#### DOCUMENT EXCERPT ####

Flowchart summarising the methodology utilised in this paper.

2 Data and Preprocessing

2.1 The Dataset

The dataset we used consists of single coronagraphic images taken by Camera 2 on the HST/NICMOS instrument during Cycle 11–16 (Data Delivery 2)Footnote 4. All images are from the same wavelength channel, filter F110W, and have a dimension of \(256\times 256\) pixelsFootnote 5. The images have already undergone some standard image processing commonly applied to HST data (i.e. bias calibration, dark calibration & flat calibration)Footnote 6. All images have undergone the contemp_flats calibration, where a flat field lamp is used to create a reference image during the process of target acquisition.

This means that the final dataset includes several images of the same observation (raw data) that have undergone different transformations. These transformations can be viewed as a form of data augmentation of the raw data. To avoid overfitting, we were careful to include all images of the same target in either only the training set or only the test set. The augmented dataset used consists of 3572 single-channel (F110W filter) images.

2.2 Preprocessing

Image Cropping: The areas of the \(256\times 256\) images that interest us the most (i.e. those with the highest probability of detecting a planet) are regions in the vicinity of the star, and hence the speckle pattern. This occupies only a small portion of the original image so each image was arbitrarily cropped into a \(64\times 64\) frame. The cropping procedure is carried out by setting [40, 180] as the top-left corner of the \(64\times 64\) box. As all images are aligned, the position of the speckle pattern stays the same. In Fig. 2, we give an example of an image before and after cropping.

#### TASK DATA ####

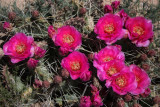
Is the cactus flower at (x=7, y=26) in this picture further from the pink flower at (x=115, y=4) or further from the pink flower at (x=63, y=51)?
the pink flower at (x=115, y=4)

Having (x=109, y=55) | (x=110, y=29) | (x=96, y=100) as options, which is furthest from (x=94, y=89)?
(x=110, y=29)

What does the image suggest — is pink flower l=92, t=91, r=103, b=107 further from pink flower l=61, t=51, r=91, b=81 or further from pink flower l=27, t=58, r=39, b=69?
pink flower l=27, t=58, r=39, b=69

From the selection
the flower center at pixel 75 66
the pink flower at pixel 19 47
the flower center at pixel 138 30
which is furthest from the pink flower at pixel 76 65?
the flower center at pixel 138 30

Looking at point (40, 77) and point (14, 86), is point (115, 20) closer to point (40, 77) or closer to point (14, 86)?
point (40, 77)

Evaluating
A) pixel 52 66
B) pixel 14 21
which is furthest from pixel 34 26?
pixel 52 66

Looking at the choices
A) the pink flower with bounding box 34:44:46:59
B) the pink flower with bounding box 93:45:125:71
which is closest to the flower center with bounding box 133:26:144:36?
the pink flower with bounding box 93:45:125:71

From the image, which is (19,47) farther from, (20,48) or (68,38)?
(68,38)
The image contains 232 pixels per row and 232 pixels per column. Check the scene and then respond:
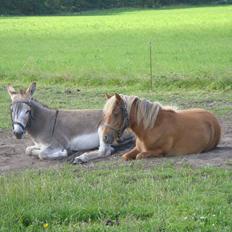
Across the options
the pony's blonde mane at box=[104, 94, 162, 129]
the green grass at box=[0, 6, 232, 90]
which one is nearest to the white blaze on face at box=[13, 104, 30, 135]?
the pony's blonde mane at box=[104, 94, 162, 129]

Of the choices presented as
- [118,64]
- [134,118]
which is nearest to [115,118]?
[134,118]

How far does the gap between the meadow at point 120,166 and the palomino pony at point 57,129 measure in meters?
1.62

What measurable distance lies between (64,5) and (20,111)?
9351 centimetres

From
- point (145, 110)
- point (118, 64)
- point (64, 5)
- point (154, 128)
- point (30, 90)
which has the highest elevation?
point (30, 90)

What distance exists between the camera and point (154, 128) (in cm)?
1102

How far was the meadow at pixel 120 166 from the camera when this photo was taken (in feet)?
23.4

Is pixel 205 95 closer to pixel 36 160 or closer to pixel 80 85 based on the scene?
pixel 80 85

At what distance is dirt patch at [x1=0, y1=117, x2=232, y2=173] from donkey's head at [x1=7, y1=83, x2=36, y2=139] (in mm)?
466

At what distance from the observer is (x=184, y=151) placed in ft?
36.5

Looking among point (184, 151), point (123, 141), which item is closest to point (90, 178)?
point (184, 151)

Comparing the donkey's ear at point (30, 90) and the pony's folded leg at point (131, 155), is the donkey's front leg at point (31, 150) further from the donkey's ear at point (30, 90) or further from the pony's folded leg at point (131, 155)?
the pony's folded leg at point (131, 155)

####

**PROBLEMS TO SOLVE**
1. Print the excerpt on the dataset and preprocessing in full, word for word.
2. Report every line of the rows that contains the string "this". Case counts.

**SOLUTIONS**
1.
Flowchart summarising the methodology utilised in this paper.

2 Data and Preprocessing

2.1 The Dataset

The dataset we used consists of single coronagraphic images taken by Camera 2 on the HST/NICMOS instrument during Cycle 11–16 (Data Delivery 2)Footnote 4. All images are from the same wavelength channel, filter F110W, and have a dimension of \(256\times 256\) pixelsFootnote 5. The images have already undergone some standard image processing commonly applied to HST data (i.e. bias calibration, dark calibration & flat calibration)Footnote 6. All images have undergone the contemp_flats calibration, where a flat field lamp is used to create a reference image during the process of target acquisition.

This means that the final dataset includes several images of the same observation (raw data) that have undergone different transformations. These transformations can be viewed as a form of data augmentation of the raw data. To avoid overfitting, we were careful to include all images of the same target in either only the training set or only the test set. The augmented dataset used consists of 3572 single-channel (F110W filter) images.

2.2 Preprocessing

Image Cropping: The areas of the \(256\times 256\) images that interest us the most (i.e. those with the highest probability of detecting a planet) are regions in the vicinity of the star, and hence the speckle pattern. This occupies only a small portion of the original image so each image was arbitrarily cropped into a \(64\times 64\) frame. The cropping procedure is carried out by setting [40, 180] as the top-left corner of the \(64\times 64\) box. As all images are aligned, the position of the speckle pattern stays the same. In Fig. 2, we give an example of an image before and after cropping.

2.
Is the cactus flower at (x=7, y=26) in this picture further from the pink flower at (x=115, y=4) or further from the pink flower at (x=63, y=51)?
How far was the meadow at pixel 120 166 from the camera when this photo was taken (in feet)?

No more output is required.